**Exercise details:** Rewrite the items from the very first line through the line containing "the white plastic bin at x1=255 y1=186 x2=338 y2=354 <", including that line, as a JSON list of strings with one string per line. Leave out blank lines.

**Data supplied:**
>>>>

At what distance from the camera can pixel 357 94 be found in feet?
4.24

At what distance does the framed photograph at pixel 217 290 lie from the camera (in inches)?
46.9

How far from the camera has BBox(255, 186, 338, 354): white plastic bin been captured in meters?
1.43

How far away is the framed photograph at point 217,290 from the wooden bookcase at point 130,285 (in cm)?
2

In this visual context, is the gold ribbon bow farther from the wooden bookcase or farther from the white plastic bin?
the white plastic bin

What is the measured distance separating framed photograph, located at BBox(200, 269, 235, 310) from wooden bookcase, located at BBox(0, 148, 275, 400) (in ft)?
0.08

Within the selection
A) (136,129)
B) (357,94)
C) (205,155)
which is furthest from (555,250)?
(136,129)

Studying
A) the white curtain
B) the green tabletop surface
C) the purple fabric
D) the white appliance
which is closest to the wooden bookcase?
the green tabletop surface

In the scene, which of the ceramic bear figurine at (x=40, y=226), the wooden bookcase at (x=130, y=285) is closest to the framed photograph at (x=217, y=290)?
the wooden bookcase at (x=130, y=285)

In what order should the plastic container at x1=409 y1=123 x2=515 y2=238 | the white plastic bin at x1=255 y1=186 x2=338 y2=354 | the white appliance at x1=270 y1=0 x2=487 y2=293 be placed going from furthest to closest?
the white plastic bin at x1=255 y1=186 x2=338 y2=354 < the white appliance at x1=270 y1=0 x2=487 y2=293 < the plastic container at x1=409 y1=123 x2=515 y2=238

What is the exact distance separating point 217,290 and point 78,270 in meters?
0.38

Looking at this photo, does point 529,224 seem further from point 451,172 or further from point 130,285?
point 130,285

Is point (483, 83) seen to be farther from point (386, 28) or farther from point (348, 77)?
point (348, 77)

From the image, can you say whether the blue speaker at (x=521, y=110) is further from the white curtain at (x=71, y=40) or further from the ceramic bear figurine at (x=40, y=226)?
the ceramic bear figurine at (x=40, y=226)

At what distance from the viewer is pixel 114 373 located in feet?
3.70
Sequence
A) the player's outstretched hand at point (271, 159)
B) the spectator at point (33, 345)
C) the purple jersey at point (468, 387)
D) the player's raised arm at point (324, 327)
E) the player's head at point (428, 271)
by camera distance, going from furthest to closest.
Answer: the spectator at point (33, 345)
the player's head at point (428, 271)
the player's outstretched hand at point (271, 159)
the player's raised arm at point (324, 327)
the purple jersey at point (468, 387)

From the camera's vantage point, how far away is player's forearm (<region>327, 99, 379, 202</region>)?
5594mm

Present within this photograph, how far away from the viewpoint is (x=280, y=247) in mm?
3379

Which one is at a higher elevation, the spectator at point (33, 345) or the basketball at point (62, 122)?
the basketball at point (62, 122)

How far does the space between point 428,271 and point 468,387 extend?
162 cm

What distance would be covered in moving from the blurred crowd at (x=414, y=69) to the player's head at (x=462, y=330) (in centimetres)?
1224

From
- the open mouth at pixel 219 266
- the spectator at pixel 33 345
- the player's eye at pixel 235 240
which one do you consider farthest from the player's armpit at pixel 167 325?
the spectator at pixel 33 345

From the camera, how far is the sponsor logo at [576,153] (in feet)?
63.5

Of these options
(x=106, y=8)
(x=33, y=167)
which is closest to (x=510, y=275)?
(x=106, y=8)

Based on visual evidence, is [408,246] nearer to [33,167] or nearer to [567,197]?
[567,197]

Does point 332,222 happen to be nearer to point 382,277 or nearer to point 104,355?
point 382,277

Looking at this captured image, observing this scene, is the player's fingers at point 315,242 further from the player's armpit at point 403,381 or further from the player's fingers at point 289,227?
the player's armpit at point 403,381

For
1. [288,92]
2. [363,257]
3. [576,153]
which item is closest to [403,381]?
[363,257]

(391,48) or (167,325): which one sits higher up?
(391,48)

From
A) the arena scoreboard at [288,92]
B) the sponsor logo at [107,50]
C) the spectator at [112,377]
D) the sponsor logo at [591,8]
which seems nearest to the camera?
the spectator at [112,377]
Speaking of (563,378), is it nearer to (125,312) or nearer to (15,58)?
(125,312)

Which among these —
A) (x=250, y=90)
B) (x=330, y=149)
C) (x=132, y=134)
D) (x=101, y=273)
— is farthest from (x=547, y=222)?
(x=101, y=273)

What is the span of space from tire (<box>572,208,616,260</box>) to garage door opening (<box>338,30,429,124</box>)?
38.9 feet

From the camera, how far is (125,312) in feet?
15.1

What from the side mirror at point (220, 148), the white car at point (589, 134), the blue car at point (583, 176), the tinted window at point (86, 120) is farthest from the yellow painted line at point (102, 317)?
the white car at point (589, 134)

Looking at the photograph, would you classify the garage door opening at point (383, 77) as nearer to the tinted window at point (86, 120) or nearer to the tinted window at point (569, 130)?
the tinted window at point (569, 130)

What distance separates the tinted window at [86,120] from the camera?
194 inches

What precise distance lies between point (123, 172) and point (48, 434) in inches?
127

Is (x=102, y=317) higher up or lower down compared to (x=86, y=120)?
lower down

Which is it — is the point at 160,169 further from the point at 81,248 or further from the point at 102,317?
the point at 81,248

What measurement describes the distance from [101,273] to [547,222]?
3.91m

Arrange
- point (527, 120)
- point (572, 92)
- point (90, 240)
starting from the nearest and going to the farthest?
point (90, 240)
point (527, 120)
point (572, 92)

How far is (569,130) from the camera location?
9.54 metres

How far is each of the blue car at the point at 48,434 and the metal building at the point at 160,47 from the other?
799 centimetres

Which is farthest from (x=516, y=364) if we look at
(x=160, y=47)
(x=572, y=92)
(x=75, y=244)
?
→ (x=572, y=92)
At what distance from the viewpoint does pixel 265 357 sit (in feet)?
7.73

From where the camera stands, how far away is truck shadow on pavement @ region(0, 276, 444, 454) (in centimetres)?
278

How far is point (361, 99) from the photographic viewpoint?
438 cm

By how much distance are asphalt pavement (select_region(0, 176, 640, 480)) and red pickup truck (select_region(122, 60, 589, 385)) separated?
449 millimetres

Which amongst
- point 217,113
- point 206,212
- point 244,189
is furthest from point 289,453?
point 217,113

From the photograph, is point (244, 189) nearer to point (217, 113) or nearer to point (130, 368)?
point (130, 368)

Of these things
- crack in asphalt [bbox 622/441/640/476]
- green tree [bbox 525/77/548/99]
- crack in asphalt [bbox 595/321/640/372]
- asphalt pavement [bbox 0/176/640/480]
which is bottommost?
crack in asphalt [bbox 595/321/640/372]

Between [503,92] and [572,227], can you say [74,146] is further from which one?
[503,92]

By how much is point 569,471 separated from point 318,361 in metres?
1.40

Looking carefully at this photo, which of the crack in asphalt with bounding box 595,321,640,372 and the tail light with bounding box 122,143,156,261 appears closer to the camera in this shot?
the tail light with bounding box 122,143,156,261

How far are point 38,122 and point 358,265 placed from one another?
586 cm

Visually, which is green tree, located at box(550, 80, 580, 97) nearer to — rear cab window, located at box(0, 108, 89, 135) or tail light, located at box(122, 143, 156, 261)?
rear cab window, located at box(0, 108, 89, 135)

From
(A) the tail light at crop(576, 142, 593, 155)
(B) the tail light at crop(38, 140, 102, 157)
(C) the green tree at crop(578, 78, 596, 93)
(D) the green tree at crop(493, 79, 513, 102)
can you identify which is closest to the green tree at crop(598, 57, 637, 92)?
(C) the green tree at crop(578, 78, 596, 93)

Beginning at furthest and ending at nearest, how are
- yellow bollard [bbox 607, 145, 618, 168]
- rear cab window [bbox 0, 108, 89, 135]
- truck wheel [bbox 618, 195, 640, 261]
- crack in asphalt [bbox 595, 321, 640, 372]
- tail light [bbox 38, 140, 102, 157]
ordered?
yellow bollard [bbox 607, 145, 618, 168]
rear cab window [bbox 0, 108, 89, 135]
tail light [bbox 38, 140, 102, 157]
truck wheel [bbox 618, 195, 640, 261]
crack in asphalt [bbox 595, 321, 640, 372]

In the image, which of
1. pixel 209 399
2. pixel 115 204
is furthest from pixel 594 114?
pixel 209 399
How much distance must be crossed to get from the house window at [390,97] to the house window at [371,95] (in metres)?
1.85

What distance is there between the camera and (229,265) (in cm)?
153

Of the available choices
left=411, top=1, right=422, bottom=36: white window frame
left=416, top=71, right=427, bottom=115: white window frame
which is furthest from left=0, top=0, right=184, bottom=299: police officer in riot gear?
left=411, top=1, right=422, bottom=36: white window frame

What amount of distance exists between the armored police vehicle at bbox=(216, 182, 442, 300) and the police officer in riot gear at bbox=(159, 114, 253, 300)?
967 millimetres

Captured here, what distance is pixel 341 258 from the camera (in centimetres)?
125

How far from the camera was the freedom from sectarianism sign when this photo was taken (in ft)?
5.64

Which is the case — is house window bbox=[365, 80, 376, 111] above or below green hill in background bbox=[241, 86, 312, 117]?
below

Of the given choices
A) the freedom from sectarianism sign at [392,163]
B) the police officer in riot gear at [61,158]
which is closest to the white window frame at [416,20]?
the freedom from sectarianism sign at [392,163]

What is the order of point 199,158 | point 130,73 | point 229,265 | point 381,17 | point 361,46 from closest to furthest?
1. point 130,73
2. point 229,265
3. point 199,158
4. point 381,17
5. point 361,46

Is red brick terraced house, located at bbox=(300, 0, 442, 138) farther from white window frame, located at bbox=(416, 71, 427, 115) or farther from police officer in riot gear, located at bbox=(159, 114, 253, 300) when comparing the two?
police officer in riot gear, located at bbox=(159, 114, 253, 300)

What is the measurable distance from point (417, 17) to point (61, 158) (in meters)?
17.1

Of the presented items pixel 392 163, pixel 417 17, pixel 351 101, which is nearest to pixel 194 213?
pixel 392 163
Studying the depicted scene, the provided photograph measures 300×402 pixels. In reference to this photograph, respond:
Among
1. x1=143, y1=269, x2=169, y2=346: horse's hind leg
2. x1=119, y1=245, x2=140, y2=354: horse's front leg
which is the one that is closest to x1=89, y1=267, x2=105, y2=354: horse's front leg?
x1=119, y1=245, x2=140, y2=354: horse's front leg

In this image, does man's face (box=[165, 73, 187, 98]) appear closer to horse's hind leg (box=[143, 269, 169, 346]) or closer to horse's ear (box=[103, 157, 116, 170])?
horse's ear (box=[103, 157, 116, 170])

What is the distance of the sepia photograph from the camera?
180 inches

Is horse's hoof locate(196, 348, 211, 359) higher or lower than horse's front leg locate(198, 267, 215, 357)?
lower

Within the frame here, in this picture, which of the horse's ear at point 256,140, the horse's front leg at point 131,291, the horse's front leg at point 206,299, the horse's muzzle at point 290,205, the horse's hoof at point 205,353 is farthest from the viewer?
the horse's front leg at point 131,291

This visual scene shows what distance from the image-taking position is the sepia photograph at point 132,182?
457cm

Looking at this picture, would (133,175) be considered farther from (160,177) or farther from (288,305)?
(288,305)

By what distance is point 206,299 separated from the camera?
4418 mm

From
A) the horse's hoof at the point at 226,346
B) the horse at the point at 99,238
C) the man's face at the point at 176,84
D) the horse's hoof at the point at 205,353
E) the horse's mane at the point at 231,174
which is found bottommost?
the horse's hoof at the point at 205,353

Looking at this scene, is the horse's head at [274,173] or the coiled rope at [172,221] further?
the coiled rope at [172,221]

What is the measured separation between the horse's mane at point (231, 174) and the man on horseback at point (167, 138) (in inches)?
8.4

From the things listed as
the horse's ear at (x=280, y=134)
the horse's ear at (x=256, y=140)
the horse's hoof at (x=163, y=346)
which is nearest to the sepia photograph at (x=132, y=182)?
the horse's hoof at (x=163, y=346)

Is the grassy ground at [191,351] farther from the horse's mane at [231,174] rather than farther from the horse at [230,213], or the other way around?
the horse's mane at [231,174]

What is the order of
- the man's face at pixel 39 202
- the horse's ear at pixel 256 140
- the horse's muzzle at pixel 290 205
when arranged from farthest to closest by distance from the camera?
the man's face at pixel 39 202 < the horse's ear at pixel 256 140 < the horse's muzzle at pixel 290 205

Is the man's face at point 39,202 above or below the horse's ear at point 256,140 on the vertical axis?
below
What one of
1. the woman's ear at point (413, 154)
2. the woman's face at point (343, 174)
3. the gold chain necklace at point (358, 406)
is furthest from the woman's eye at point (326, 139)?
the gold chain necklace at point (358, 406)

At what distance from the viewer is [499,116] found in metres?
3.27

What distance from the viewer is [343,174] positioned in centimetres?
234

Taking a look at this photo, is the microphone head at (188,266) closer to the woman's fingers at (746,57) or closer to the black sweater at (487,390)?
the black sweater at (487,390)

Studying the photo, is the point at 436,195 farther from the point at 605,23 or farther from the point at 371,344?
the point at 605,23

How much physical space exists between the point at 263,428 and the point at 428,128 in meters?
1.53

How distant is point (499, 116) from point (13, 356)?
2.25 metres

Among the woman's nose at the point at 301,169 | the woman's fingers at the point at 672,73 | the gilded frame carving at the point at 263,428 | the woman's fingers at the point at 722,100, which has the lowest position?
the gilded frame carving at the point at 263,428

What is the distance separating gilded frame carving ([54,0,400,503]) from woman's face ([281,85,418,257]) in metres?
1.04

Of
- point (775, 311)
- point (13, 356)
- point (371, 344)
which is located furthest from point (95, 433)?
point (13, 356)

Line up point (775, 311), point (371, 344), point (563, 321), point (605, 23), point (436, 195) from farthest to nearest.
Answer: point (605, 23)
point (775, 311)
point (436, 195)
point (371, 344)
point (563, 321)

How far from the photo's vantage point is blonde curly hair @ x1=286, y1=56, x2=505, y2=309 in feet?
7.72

<<<<

**Written solution:**
[
  "At what distance from the camera can pixel 357 94 be found in feet?",
  "4.24",
  "At what distance does the framed photograph at pixel 217 290 lie from the camera (in inches)?",
  "46.9",
  "How far from the camera has BBox(255, 186, 338, 354): white plastic bin been captured in meters?",
  "1.43",
  "How far away is the framed photograph at point 217,290 from the wooden bookcase at point 130,285 (in cm)?",
  "2",
  "In this visual context, is the gold ribbon bow farther from the wooden bookcase or farther from the white plastic bin?",
  "the white plastic bin",
  "What is the measured distance separating framed photograph, located at BBox(200, 269, 235, 310) from wooden bookcase, located at BBox(0, 148, 275, 400) (in ft)?",
  "0.08",
  "Within the selection",
  "A) (136,129)",
  "B) (357,94)",
  "C) (205,155)",
  "which is furthest from (555,250)?",
  "(136,129)",
  "Studying",
  "A) the white curtain",
  "B) the green tabletop surface",
  "C) the purple fabric",
  "D) the white appliance",
  "which is closest to the wooden bookcase?",
  "the green tabletop surface",
  "In the scene, which of the ceramic bear figurine at (x=40, y=226), the wooden bookcase at (x=130, y=285) is closest to the framed photograph at (x=217, y=290)?",
  "the wooden bookcase at (x=130, y=285)",
  "In what order should the plastic container at x1=409 y1=123 x2=515 y2=238 | the white plastic bin at x1=255 y1=186 x2=338 y2=354 | the white appliance at x1=270 y1=0 x2=487 y2=293 be placed going from furthest to closest?",
  "the white plastic bin at x1=255 y1=186 x2=338 y2=354 < the white appliance at x1=270 y1=0 x2=487 y2=293 < the plastic container at x1=409 y1=123 x2=515 y2=238"
]